Sintonizzato su di un canale sportivo, trasmettevano la diretta dalle Olimpiadi dei Disabili. Uno spettacolo surreale, di quelli che ti lasciano senza fiato. Lancio del giavellotto dei ciechi, marcia dei paralitici, basket in sedia a rotelle, tizi senza gambe che corrono i 100 metri su trampoli in carbonio e cose del genere. Uno shock se sei fuori come lo ero io. Faceva quasi paura.
Inquietudine totale.
Con le voci della cronaca, rigorosamente in inglese, che si sovrapponevano al reggaetton, all’Afro Beat e a tutta la musica proveniente dal bar, dalle auto, da tutta Abuja, alle voci dei clienti…c’era da impazzire.
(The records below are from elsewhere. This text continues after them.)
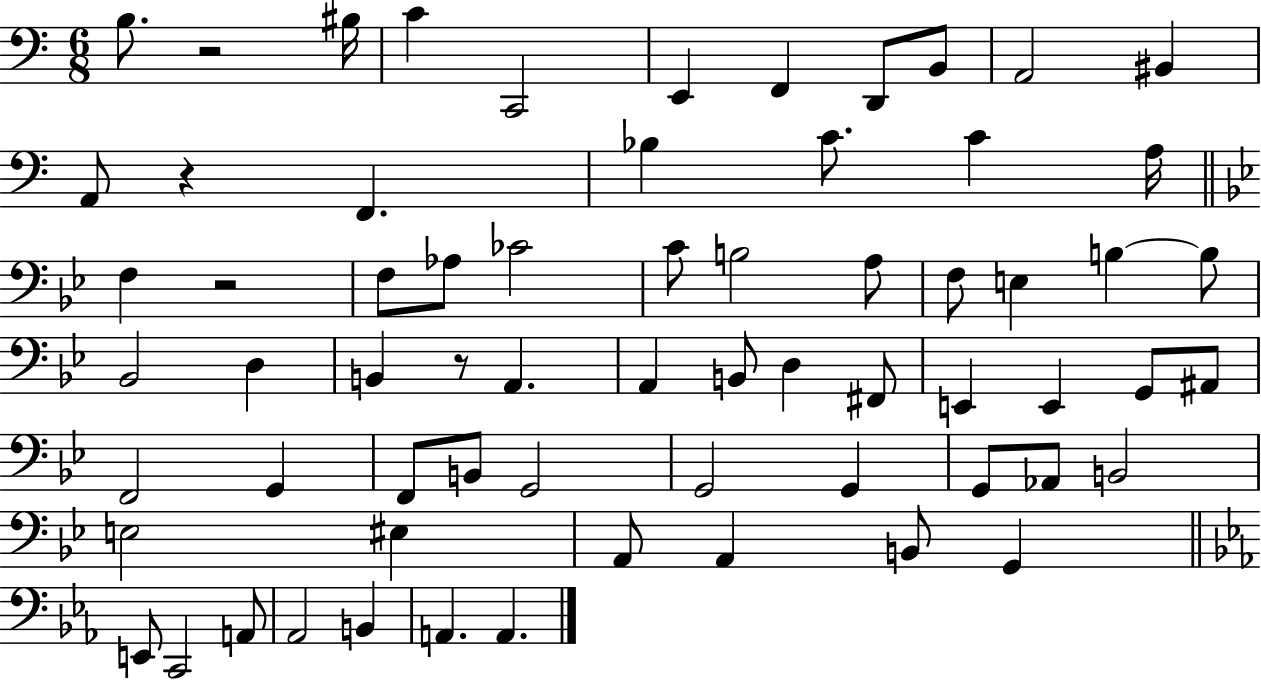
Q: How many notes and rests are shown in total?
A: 66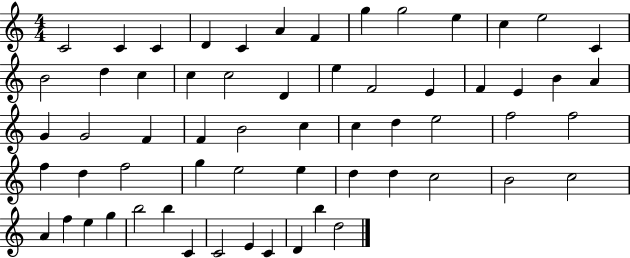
{
  \clef treble
  \numericTimeSignature
  \time 4/4
  \key c \major
  c'2 c'4 c'4 | d'4 c'4 a'4 f'4 | g''4 g''2 e''4 | c''4 e''2 c'4 | \break b'2 d''4 c''4 | c''4 c''2 d'4 | e''4 f'2 e'4 | f'4 e'4 b'4 a'4 | \break g'4 g'2 f'4 | f'4 b'2 c''4 | c''4 d''4 e''2 | f''2 f''2 | \break f''4 d''4 f''2 | g''4 e''2 e''4 | d''4 d''4 c''2 | b'2 c''2 | \break a'4 f''4 e''4 g''4 | b''2 b''4 c'4 | c'2 e'4 c'4 | d'4 b''4 d''2 | \break \bar "|."
}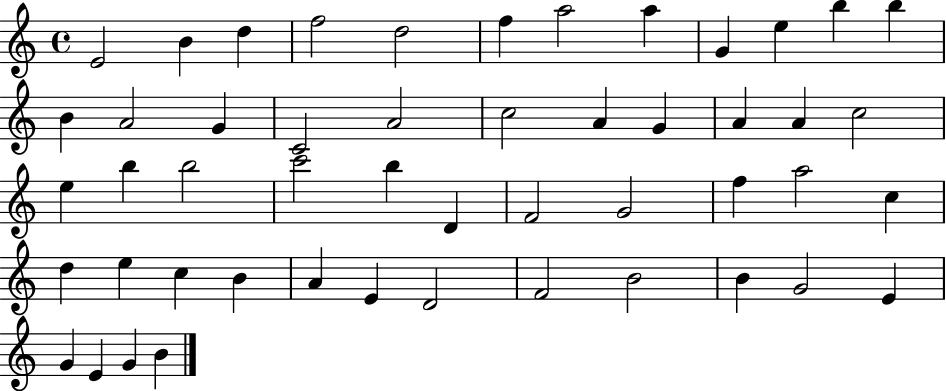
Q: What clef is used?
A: treble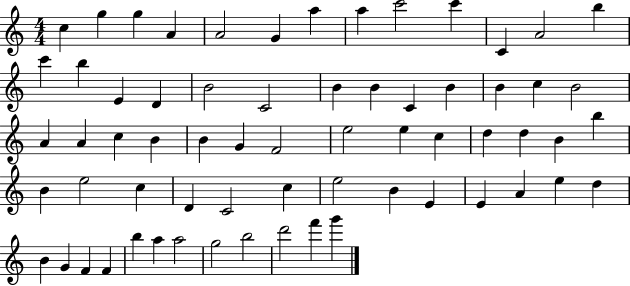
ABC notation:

X:1
T:Untitled
M:4/4
L:1/4
K:C
c g g A A2 G a a c'2 c' C A2 b c' b E D B2 C2 B B C B B c B2 A A c B B G F2 e2 e c d d B b B e2 c D C2 c e2 B E E A e d B G F F b a a2 g2 b2 d'2 f' g'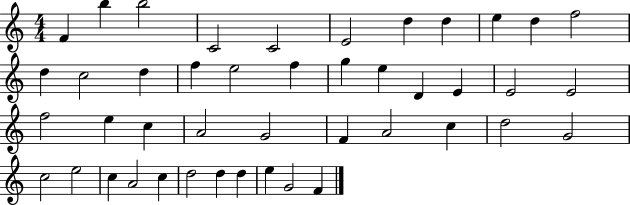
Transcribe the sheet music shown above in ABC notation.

X:1
T:Untitled
M:4/4
L:1/4
K:C
F b b2 C2 C2 E2 d d e d f2 d c2 d f e2 f g e D E E2 E2 f2 e c A2 G2 F A2 c d2 G2 c2 e2 c A2 c d2 d d e G2 F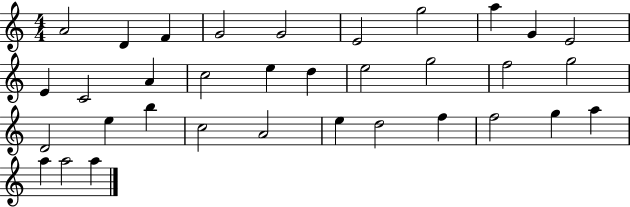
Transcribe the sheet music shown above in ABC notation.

X:1
T:Untitled
M:4/4
L:1/4
K:C
A2 D F G2 G2 E2 g2 a G E2 E C2 A c2 e d e2 g2 f2 g2 D2 e b c2 A2 e d2 f f2 g a a a2 a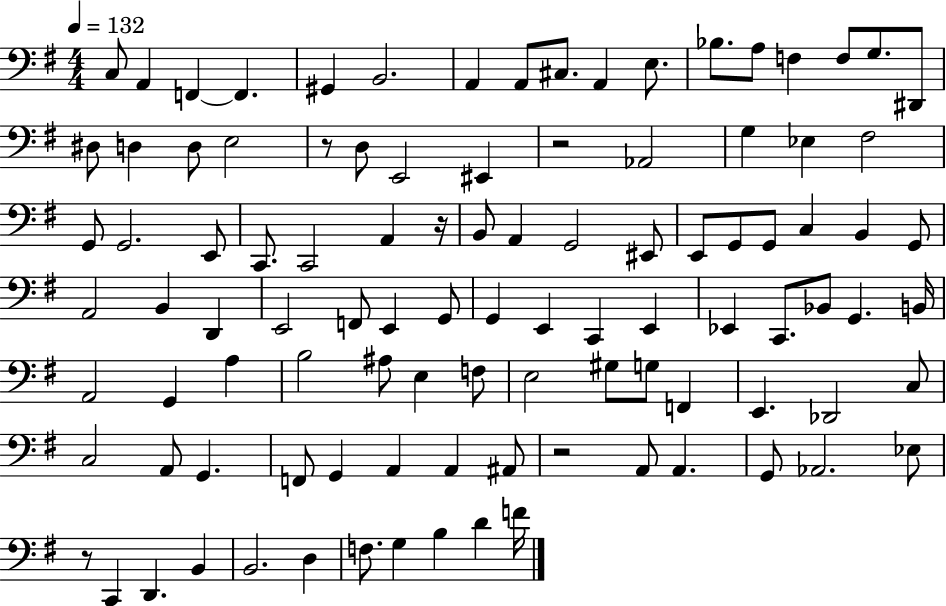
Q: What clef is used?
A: bass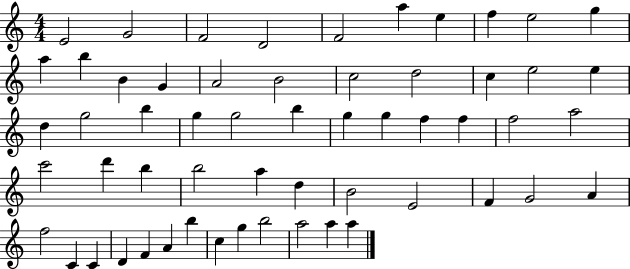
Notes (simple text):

E4/h G4/h F4/h D4/h F4/h A5/q E5/q F5/q E5/h G5/q A5/q B5/q B4/q G4/q A4/h B4/h C5/h D5/h C5/q E5/h E5/q D5/q G5/h B5/q G5/q G5/h B5/q G5/q G5/q F5/q F5/q F5/h A5/h C6/h D6/q B5/q B5/h A5/q D5/q B4/h E4/h F4/q G4/h A4/q F5/h C4/q C4/q D4/q F4/q A4/q B5/q C5/q G5/q B5/h A5/h A5/q A5/q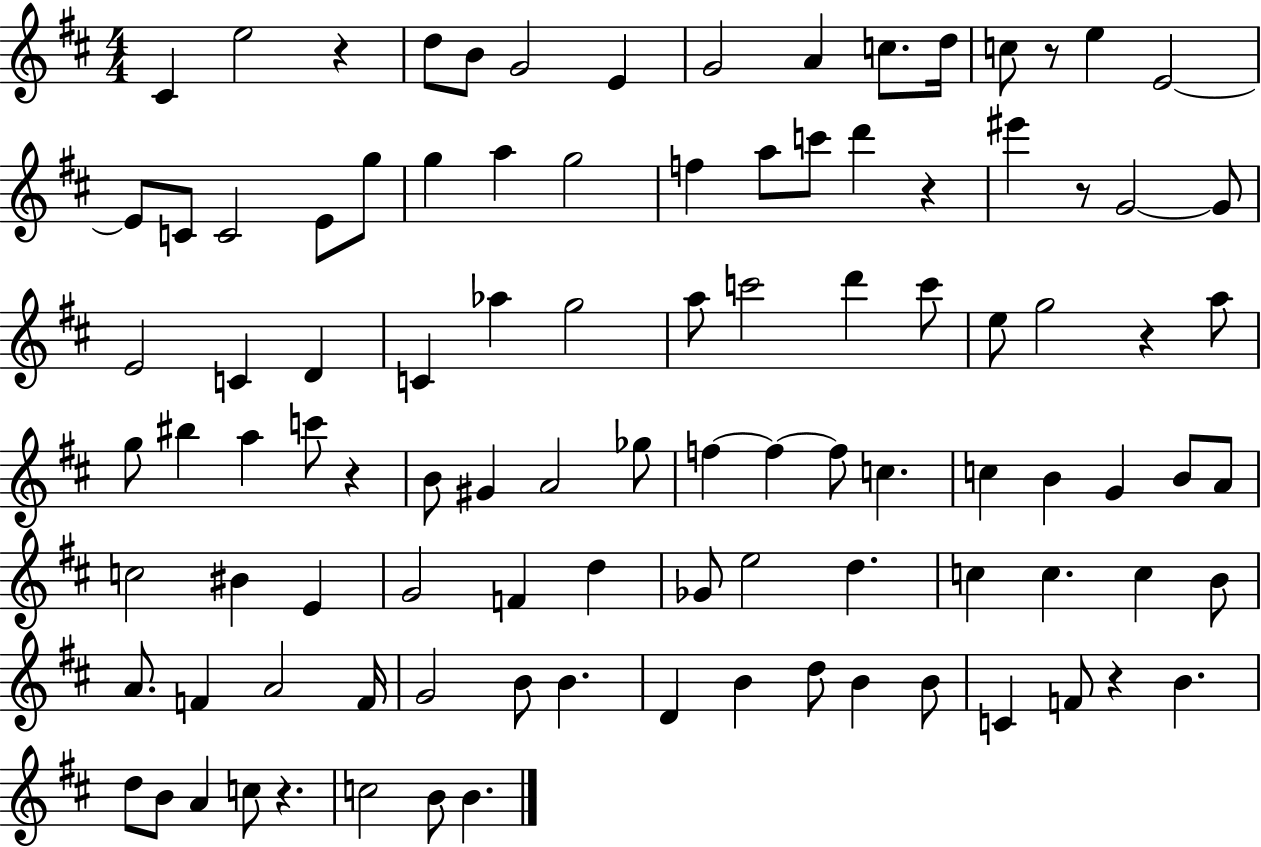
{
  \clef treble
  \numericTimeSignature
  \time 4/4
  \key d \major
  cis'4 e''2 r4 | d''8 b'8 g'2 e'4 | g'2 a'4 c''8. d''16 | c''8 r8 e''4 e'2~~ | \break e'8 c'8 c'2 e'8 g''8 | g''4 a''4 g''2 | f''4 a''8 c'''8 d'''4 r4 | eis'''4 r8 g'2~~ g'8 | \break e'2 c'4 d'4 | c'4 aes''4 g''2 | a''8 c'''2 d'''4 c'''8 | e''8 g''2 r4 a''8 | \break g''8 bis''4 a''4 c'''8 r4 | b'8 gis'4 a'2 ges''8 | f''4~~ f''4~~ f''8 c''4. | c''4 b'4 g'4 b'8 a'8 | \break c''2 bis'4 e'4 | g'2 f'4 d''4 | ges'8 e''2 d''4. | c''4 c''4. c''4 b'8 | \break a'8. f'4 a'2 f'16 | g'2 b'8 b'4. | d'4 b'4 d''8 b'4 b'8 | c'4 f'8 r4 b'4. | \break d''8 b'8 a'4 c''8 r4. | c''2 b'8 b'4. | \bar "|."
}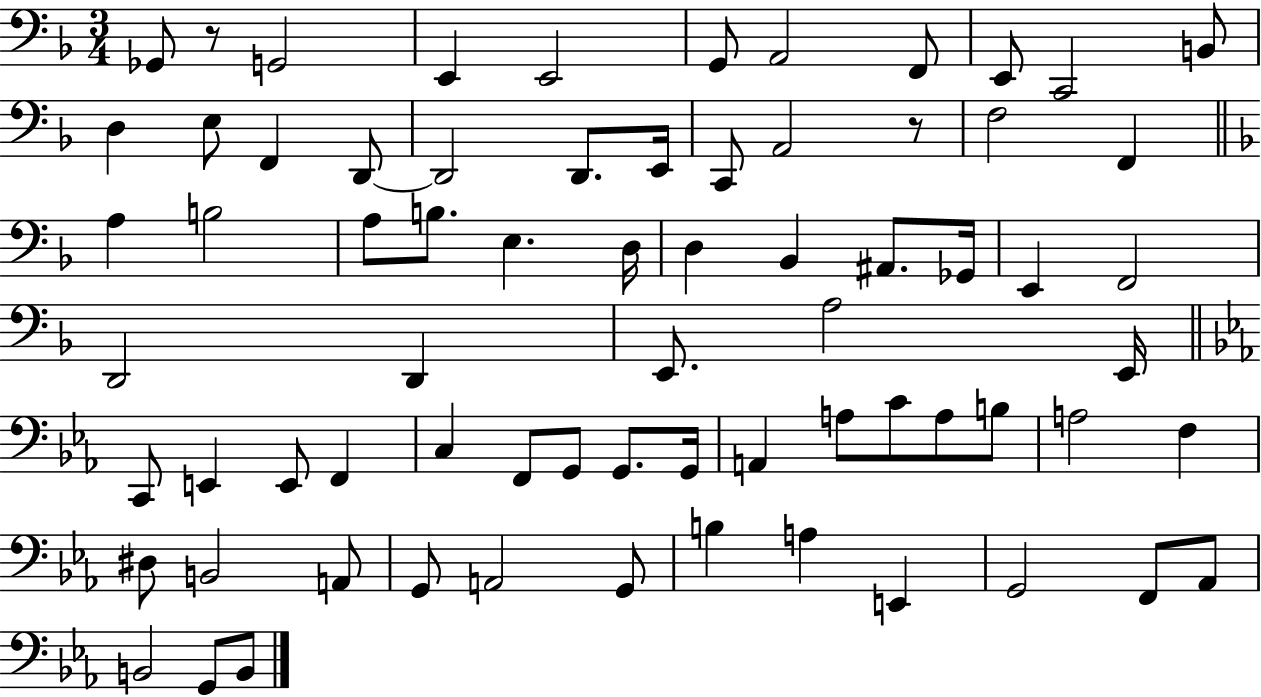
{
  \clef bass
  \numericTimeSignature
  \time 3/4
  \key f \major
  ges,8 r8 g,2 | e,4 e,2 | g,8 a,2 f,8 | e,8 c,2 b,8 | \break d4 e8 f,4 d,8~~ | d,2 d,8. e,16 | c,8 a,2 r8 | f2 f,4 | \break \bar "||" \break \key d \minor a4 b2 | a8 b8. e4. d16 | d4 bes,4 ais,8. ges,16 | e,4 f,2 | \break d,2 d,4 | e,8. a2 e,16 | \bar "||" \break \key ees \major c,8 e,4 e,8 f,4 | c4 f,8 g,8 g,8. g,16 | a,4 a8 c'8 a8 b8 | a2 f4 | \break dis8 b,2 a,8 | g,8 a,2 g,8 | b4 a4 e,4 | g,2 f,8 aes,8 | \break b,2 g,8 b,8 | \bar "|."
}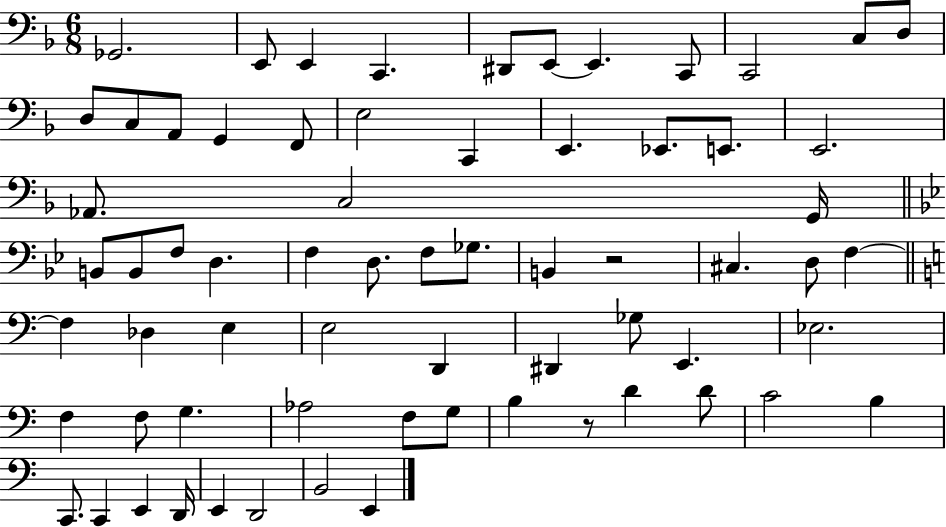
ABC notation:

X:1
T:Untitled
M:6/8
L:1/4
K:F
_G,,2 E,,/2 E,, C,, ^D,,/2 E,,/2 E,, C,,/2 C,,2 C,/2 D,/2 D,/2 C,/2 A,,/2 G,, F,,/2 E,2 C,, E,, _E,,/2 E,,/2 E,,2 _A,,/2 C,2 G,,/4 B,,/2 B,,/2 F,/2 D, F, D,/2 F,/2 _G,/2 B,, z2 ^C, D,/2 F, F, _D, E, E,2 D,, ^D,, _G,/2 E,, _E,2 F, F,/2 G, _A,2 F,/2 G,/2 B, z/2 D D/2 C2 B, C,,/2 C,, E,, D,,/4 E,, D,,2 B,,2 E,,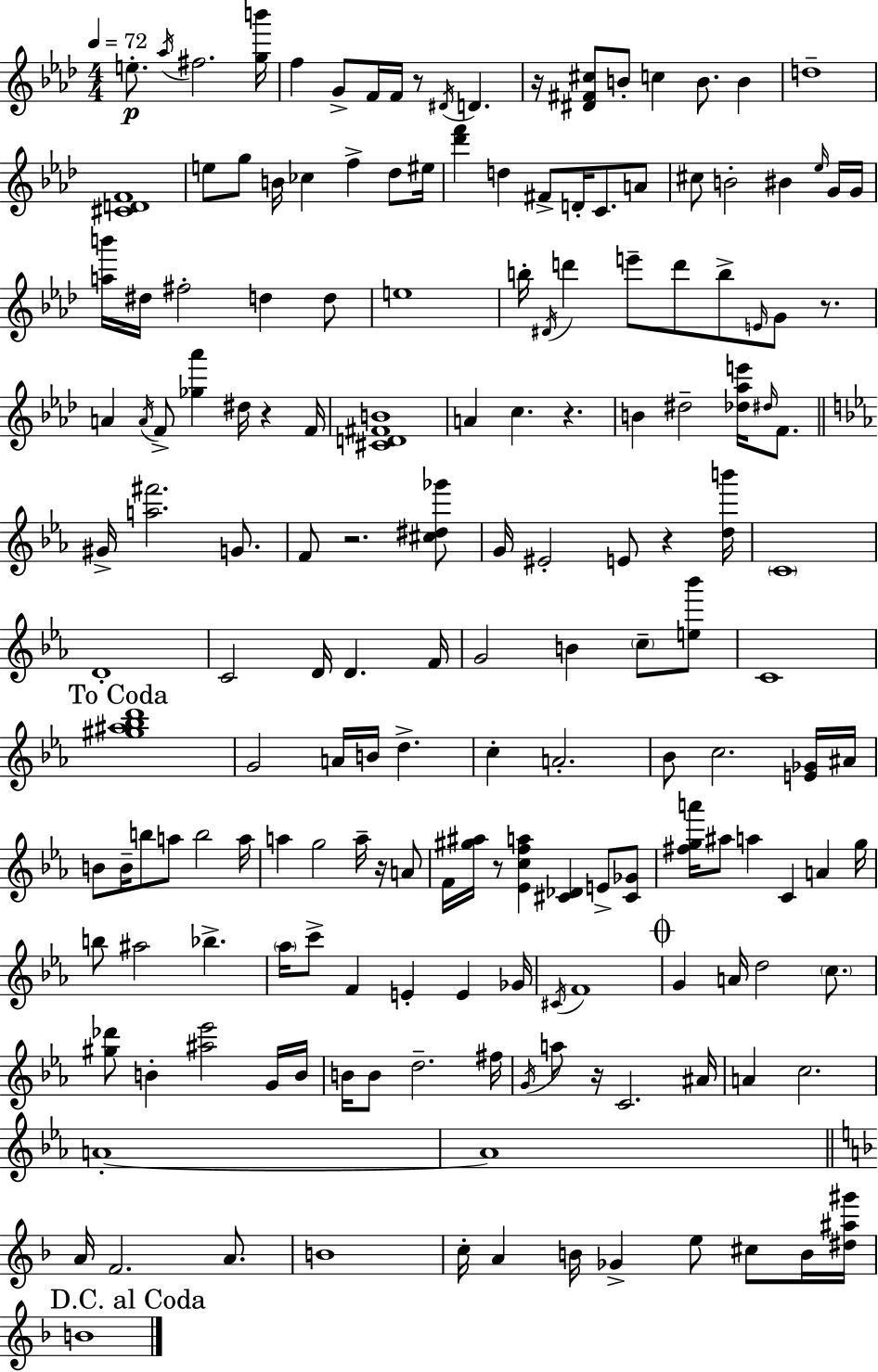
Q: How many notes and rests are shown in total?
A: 172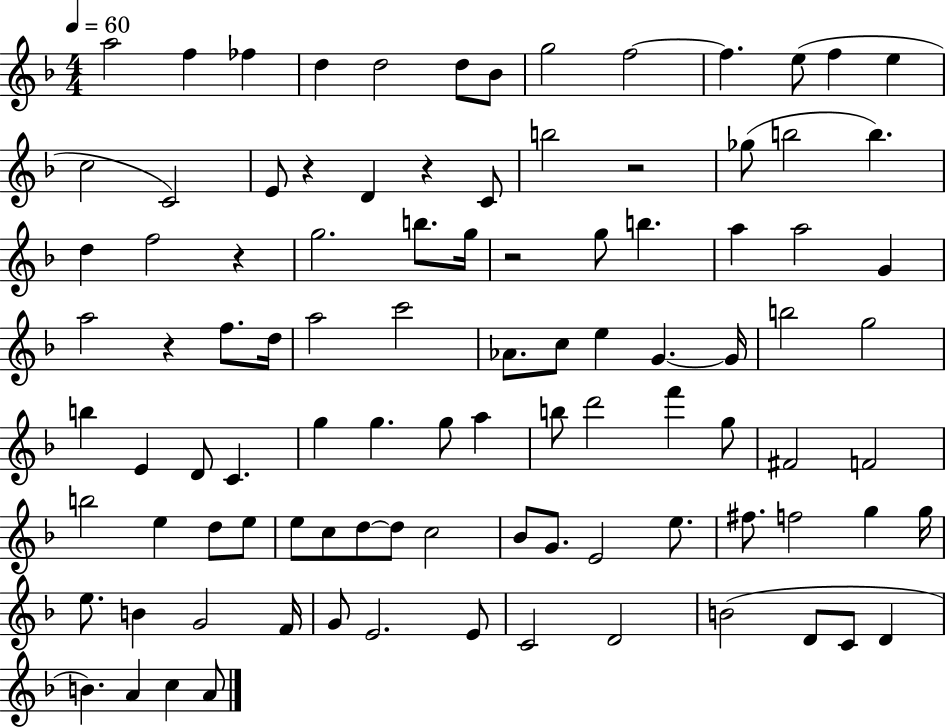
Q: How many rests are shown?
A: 6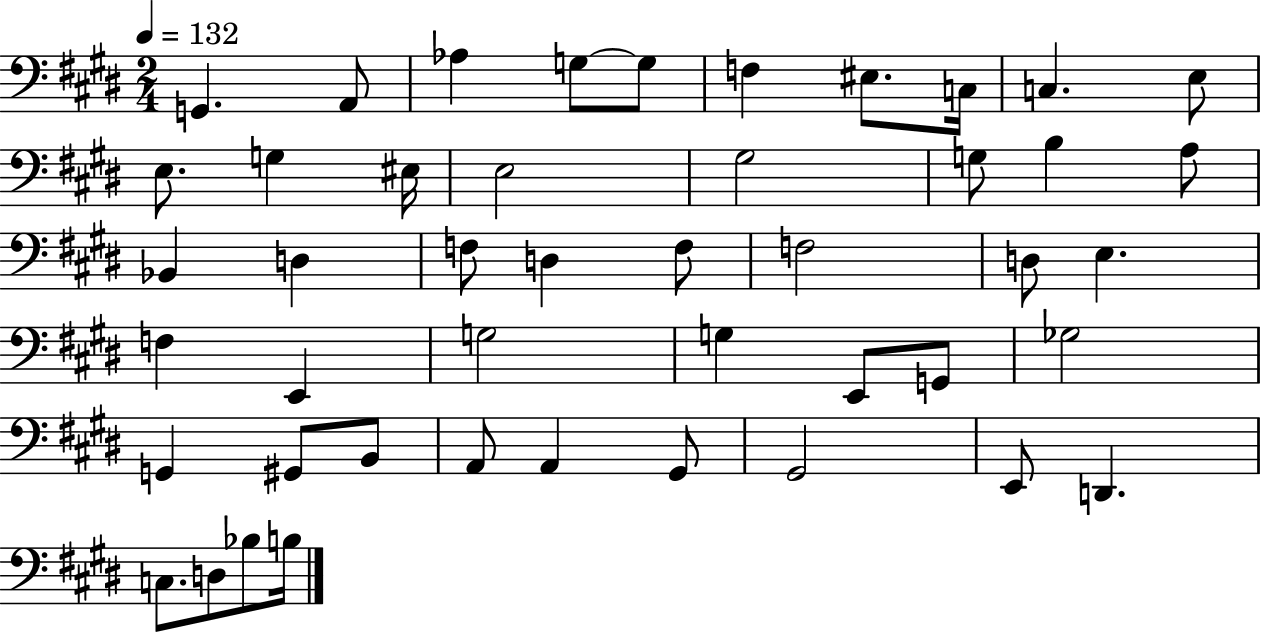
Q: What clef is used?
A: bass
Non sentivo nulla di quello che gli altri mi dicevano. Ridevo come un idiota quando avevo la sensazione stessero dicendo qualcosa di divertente. Li imitavo. Cercavo di sembrare a posto. Non sarei durato a lungo, ne ero certo. Al secondo giro è iniziato il malessere, vortici e sudori freddi, sigarette a manetta e tutto il resto. Corri in bagno a sciacquarti la faccia, cerca di ripigliarti un attimo. Poi finalmente siamo riusciti a schiodarci.
Lasciando lì metà del mio secondo Singapore Sling. Ottimo cocktail, per chi non l’abbia mai assaggiato.

Non so chi l’abbia deciso, ma mi sono ritrovato assieme a tutti gli altri in un nuovo locale vicino all’Hilton. Un disco lounge bar, di quelli dove un dj suona, la gente beve qualcosa e chi vuole balla. Un posto carino, abbastanza elitario, dove si caricano belle ragazze. Di quelle che paghi come se fossi in Europa. Stile Bunga-Bunga. Anche questo in un palazzo adibito a centro commerciale, al quarto piano. Negozi di prossima apertura, agenzie chiuse, desolazione totale…qui succede spesso, andare per negozi può portarti in edifici spettrali, dove senti il rimbombo dei tuoi passi e l’eco della tua voce. Esperienza a volte suggestiva, a volte inquietante. Questa città non ha una storia, è stata progettata a tavolino nel mezzo della Nigeria 20 anni fa, e continuano a costruire indiscriminatamente, col miraggio di Abuja 2050. Qui credono ancora che il Futuro sia una promessa.
L’ingresso mi ha preoccupato, i buttafuori avevano il metal detector. Ma per fortuna qui essere bianco ti pone ad un livello superiore rispetto ai locali; evidentemente un’eredità del periodo coloniale, fatto sta che su di noi non l’hanno usato.